Five years later, having shed 1,000 jobs after the tech bubble burst, the outfit has packed its bags and left. But for reasons yet to be made clear, the company is still holding onto the money it received from the IDA in the form of grant aid.
Overall, last year, 33 IDA-supported companies ceased their Irish operations, having received more than €31m in grants from the Government.
This money was doled out over a number of years after the companies opened their Irish-based operations.
However, more than €20m was kept by firms under deals signed with the IDA.
In the majority of cases, the IDA had drawn up contracts under which the companies were not required to repay any of the State payments they received when they moved to Ireland.

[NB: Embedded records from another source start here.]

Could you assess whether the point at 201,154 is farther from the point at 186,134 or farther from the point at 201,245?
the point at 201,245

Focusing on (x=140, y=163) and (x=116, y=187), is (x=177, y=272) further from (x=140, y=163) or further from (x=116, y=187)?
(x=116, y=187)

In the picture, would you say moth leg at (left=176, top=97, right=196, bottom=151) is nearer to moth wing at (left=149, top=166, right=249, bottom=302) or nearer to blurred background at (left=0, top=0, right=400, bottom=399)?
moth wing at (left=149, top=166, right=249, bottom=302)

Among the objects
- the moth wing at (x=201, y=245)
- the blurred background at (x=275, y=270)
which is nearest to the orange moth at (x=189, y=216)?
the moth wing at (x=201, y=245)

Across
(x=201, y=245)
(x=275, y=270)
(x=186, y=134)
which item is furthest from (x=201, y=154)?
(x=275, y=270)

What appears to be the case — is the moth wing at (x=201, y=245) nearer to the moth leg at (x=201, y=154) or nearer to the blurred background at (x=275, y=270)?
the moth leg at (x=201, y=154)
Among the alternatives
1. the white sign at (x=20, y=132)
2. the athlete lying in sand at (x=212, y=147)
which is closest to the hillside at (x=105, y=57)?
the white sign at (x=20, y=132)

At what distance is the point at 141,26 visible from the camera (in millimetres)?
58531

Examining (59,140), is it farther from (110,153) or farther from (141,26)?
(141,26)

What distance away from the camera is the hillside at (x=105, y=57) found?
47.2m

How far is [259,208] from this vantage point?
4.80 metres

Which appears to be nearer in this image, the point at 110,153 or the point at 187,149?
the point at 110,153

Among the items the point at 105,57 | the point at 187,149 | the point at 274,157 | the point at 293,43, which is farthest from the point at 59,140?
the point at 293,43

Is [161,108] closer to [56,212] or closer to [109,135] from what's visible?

The issue of grant liability does not arise once the company meets its commitments. In the current scenario, however, all but six of the firms which ceased operations in 2003 have repaid all of their grant liabilities.
Much to the IDA’s embarrassment, these revelations follow the criticism for wasting taxpayers’ money on almost 90 empty factories, which the agency continues to rent at an annual cost of more than €2m.
What people find perplexing is that after being dormant for decades, the agency is still renting 34 completely empty facilities and owns another 53 factories which are idle.
To its credit, the IDA has generated tens of thousands of jobs and played a major role in the creation of the Celtic Tiger economy.
But its officials must never forget that grants come from taxpayers’ hard-earned money.
There is an onus on the authority to immediately put measures in place to ensure prompt repayment of taxpayers’ money when a foreign company prematurely decides to pull up stumps and relocate its operations elsewhere in the world.